### Provided entries

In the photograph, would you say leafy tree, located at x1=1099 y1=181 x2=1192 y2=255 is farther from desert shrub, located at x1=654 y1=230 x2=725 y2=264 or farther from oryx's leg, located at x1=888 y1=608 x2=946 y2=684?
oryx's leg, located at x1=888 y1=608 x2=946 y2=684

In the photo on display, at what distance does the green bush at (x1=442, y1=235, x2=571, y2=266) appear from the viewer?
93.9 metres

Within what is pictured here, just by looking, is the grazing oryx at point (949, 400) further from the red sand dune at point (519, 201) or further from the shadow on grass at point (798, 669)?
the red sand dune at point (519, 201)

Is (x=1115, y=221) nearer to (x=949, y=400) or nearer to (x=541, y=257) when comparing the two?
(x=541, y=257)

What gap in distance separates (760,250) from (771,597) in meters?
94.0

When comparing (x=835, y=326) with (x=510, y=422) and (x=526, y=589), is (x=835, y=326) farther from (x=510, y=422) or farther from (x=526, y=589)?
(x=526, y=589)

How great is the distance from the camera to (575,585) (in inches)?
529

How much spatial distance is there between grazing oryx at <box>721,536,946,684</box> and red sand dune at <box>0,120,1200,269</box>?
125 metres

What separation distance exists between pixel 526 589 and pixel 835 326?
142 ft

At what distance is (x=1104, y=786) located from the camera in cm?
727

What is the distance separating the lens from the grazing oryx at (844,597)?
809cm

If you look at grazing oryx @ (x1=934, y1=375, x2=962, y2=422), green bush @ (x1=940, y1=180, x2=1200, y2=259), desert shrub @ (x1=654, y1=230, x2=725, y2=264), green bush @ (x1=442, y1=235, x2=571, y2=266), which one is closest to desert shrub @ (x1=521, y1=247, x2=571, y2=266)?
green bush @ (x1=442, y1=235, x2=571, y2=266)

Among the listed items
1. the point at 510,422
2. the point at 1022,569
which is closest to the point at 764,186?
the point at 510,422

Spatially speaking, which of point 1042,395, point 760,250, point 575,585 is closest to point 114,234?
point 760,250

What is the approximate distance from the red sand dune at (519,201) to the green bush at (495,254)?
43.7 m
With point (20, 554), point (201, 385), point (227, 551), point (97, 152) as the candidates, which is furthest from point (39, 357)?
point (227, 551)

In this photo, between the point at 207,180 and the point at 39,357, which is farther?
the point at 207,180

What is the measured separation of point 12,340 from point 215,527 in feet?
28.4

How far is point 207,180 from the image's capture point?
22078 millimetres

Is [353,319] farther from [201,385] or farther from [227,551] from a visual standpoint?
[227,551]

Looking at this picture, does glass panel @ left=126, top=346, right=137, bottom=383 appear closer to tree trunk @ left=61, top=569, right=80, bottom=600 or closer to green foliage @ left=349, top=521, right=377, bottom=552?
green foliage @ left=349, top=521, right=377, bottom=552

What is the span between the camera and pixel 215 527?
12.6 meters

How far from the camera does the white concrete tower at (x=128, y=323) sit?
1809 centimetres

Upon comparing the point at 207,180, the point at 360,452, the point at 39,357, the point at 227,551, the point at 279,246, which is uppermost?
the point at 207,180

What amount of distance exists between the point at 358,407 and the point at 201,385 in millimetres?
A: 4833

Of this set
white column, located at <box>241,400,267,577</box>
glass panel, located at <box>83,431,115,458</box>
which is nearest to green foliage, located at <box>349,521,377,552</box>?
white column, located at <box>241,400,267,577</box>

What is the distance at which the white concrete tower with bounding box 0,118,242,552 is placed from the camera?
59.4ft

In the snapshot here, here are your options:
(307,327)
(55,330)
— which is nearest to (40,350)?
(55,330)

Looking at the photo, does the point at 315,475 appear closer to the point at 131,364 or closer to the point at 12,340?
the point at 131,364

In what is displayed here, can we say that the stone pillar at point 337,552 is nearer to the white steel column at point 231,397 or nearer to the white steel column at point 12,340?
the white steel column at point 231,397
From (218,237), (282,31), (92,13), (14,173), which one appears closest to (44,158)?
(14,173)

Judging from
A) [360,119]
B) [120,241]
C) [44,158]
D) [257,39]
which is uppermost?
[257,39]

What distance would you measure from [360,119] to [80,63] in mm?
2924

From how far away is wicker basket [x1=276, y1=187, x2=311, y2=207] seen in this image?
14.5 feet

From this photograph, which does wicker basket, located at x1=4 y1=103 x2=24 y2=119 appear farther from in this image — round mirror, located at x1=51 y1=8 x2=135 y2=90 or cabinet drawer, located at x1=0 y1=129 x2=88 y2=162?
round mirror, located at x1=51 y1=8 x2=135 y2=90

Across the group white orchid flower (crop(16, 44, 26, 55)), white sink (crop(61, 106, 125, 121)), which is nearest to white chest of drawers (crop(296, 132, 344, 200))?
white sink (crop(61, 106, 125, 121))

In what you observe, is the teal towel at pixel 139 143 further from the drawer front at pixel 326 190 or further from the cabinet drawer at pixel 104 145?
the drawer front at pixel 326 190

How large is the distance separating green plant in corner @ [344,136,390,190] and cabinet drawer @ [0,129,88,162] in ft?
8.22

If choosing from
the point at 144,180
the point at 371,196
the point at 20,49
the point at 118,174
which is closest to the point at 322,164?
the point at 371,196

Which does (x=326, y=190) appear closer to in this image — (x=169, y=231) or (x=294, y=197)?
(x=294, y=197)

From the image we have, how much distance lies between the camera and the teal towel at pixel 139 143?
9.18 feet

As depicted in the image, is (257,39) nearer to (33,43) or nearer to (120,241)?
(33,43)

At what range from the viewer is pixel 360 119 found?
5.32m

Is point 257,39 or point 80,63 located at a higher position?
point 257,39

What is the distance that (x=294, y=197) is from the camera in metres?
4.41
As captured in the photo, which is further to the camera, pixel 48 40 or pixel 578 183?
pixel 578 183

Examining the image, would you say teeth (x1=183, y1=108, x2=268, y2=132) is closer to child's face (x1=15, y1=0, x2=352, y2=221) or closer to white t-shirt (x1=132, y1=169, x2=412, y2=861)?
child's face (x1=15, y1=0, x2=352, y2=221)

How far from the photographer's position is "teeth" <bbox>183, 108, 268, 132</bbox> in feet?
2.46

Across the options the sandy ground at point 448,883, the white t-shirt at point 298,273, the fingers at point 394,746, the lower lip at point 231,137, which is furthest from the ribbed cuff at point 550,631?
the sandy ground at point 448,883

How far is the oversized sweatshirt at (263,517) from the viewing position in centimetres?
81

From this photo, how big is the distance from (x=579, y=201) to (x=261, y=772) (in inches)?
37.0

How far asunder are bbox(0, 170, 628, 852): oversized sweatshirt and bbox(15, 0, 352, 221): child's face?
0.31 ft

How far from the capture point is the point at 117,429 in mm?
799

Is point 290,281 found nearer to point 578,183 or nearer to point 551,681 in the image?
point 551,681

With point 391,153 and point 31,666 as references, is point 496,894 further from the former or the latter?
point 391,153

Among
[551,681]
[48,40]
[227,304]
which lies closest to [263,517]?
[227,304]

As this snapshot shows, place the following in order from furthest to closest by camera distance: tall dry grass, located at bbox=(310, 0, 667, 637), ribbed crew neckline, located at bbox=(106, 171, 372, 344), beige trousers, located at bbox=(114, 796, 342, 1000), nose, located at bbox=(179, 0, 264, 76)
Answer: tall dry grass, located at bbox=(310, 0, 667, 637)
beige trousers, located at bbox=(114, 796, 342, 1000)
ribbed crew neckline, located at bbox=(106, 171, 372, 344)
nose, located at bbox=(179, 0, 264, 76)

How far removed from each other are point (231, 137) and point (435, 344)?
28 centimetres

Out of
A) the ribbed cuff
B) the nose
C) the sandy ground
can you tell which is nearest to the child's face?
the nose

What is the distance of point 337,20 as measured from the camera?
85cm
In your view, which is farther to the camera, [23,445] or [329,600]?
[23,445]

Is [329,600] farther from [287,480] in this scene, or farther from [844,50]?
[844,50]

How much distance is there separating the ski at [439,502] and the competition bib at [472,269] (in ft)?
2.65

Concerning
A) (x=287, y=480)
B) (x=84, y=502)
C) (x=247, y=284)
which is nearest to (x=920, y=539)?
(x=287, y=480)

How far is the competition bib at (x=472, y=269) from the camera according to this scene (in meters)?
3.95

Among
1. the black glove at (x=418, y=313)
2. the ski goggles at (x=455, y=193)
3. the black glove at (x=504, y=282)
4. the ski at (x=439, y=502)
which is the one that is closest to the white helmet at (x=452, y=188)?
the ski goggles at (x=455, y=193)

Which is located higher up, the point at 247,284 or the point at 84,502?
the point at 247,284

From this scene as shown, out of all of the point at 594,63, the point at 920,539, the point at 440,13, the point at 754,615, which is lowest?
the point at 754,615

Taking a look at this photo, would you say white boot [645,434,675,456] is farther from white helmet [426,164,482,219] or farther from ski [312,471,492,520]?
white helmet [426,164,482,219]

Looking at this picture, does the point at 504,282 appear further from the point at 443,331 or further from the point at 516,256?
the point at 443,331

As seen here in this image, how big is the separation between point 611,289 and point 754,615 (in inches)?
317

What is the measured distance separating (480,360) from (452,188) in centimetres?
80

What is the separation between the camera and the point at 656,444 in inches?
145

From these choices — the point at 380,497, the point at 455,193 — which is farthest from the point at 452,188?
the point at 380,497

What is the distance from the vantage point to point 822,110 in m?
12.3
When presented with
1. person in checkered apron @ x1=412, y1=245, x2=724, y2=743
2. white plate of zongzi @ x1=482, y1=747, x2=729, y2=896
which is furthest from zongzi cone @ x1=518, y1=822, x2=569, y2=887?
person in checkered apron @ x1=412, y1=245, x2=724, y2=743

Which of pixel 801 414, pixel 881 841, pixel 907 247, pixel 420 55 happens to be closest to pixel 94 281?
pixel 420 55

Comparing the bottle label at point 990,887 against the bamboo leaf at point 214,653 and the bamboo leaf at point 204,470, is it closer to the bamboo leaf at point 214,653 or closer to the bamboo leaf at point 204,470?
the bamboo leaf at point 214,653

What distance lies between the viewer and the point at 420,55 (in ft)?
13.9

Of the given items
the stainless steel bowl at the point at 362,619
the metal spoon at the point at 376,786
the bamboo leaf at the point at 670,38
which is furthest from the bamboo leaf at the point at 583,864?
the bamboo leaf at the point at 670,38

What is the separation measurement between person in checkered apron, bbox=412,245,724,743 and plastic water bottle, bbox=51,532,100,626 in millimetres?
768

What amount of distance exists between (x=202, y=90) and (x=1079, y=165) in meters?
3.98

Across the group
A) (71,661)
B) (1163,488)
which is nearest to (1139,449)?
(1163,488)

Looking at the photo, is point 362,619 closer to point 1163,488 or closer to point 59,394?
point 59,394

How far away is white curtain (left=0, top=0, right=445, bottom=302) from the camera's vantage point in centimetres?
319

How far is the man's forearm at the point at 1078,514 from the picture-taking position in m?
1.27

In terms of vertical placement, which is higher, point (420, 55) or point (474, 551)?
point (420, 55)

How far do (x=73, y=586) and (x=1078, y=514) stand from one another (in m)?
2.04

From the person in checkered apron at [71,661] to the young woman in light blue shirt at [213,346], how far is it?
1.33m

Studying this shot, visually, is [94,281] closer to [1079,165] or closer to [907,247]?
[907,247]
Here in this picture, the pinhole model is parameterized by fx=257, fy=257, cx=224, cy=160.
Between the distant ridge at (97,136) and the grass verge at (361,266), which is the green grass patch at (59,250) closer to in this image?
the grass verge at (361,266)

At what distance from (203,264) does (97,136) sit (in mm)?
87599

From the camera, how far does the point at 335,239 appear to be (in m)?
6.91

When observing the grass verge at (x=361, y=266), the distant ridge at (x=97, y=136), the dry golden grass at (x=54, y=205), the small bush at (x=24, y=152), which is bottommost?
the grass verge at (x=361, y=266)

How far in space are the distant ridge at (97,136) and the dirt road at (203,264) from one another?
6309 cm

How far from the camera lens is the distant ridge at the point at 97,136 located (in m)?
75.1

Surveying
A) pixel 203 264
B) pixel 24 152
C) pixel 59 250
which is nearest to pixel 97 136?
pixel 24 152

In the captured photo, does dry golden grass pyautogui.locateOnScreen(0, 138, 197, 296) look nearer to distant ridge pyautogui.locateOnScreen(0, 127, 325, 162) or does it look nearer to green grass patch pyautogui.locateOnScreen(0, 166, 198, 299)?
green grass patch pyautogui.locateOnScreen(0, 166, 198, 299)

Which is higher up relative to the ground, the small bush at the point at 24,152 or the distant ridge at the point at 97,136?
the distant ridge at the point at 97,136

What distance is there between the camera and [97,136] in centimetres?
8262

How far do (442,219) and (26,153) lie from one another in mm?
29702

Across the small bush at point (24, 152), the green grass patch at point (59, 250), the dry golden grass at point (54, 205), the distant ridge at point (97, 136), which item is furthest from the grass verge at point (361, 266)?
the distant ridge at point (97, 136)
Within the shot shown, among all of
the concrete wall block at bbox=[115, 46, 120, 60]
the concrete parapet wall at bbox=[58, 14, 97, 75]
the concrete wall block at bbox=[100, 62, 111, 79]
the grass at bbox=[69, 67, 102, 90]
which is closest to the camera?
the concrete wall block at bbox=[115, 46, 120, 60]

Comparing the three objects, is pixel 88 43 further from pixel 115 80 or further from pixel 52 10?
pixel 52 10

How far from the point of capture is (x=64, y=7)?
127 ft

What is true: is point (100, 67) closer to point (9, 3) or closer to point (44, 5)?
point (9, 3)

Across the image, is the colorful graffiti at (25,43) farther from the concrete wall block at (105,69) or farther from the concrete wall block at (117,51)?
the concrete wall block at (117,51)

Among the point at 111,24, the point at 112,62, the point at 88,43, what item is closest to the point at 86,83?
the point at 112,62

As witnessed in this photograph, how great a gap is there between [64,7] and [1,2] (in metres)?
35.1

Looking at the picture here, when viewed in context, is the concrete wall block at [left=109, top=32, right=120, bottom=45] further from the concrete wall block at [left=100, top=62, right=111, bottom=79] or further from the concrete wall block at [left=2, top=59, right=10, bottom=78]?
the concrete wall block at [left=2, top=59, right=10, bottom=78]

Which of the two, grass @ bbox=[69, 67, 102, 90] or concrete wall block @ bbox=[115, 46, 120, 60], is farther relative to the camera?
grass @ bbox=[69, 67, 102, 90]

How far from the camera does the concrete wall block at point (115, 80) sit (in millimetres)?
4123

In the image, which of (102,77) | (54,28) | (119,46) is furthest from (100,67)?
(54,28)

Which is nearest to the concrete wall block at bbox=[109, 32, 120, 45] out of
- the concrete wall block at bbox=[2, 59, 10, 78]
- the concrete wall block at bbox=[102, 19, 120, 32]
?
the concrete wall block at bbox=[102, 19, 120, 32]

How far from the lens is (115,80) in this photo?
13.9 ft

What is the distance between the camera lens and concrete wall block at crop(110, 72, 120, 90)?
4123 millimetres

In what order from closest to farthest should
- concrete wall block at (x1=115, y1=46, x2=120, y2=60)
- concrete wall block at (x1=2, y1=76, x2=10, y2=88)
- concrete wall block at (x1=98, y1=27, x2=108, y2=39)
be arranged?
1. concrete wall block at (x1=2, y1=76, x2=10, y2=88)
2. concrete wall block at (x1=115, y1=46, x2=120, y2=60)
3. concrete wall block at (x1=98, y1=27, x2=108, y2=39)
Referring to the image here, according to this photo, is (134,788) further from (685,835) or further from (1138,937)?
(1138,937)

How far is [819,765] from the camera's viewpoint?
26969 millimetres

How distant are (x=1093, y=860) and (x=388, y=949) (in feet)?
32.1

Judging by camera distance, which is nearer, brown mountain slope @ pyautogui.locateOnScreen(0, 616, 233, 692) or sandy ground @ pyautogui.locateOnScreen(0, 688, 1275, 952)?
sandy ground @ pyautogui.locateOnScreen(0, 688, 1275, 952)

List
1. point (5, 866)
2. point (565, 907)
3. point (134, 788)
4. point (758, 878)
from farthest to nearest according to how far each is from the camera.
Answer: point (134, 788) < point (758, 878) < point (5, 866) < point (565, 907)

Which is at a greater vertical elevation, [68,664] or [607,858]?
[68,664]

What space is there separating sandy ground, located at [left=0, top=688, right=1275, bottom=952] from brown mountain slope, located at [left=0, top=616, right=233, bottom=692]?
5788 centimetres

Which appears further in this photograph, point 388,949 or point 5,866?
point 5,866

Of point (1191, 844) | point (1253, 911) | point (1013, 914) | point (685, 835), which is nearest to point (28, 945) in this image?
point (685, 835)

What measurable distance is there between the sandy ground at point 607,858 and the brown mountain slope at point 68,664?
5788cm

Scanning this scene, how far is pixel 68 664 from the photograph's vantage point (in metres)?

### Written instruction
Reproduce the records word for word, from the very first line through the line containing "93.9 metres", including that line.

### Written response
In the photograph, would you say leafy tree, located at x1=1099 y1=181 x2=1192 y2=255 is farther from desert shrub, located at x1=654 y1=230 x2=725 y2=264 or farther from oryx's leg, located at x1=888 y1=608 x2=946 y2=684?
oryx's leg, located at x1=888 y1=608 x2=946 y2=684

In the photo on display, at what distance does the green bush at (x1=442, y1=235, x2=571, y2=266) appear from the viewer?
93.9 metres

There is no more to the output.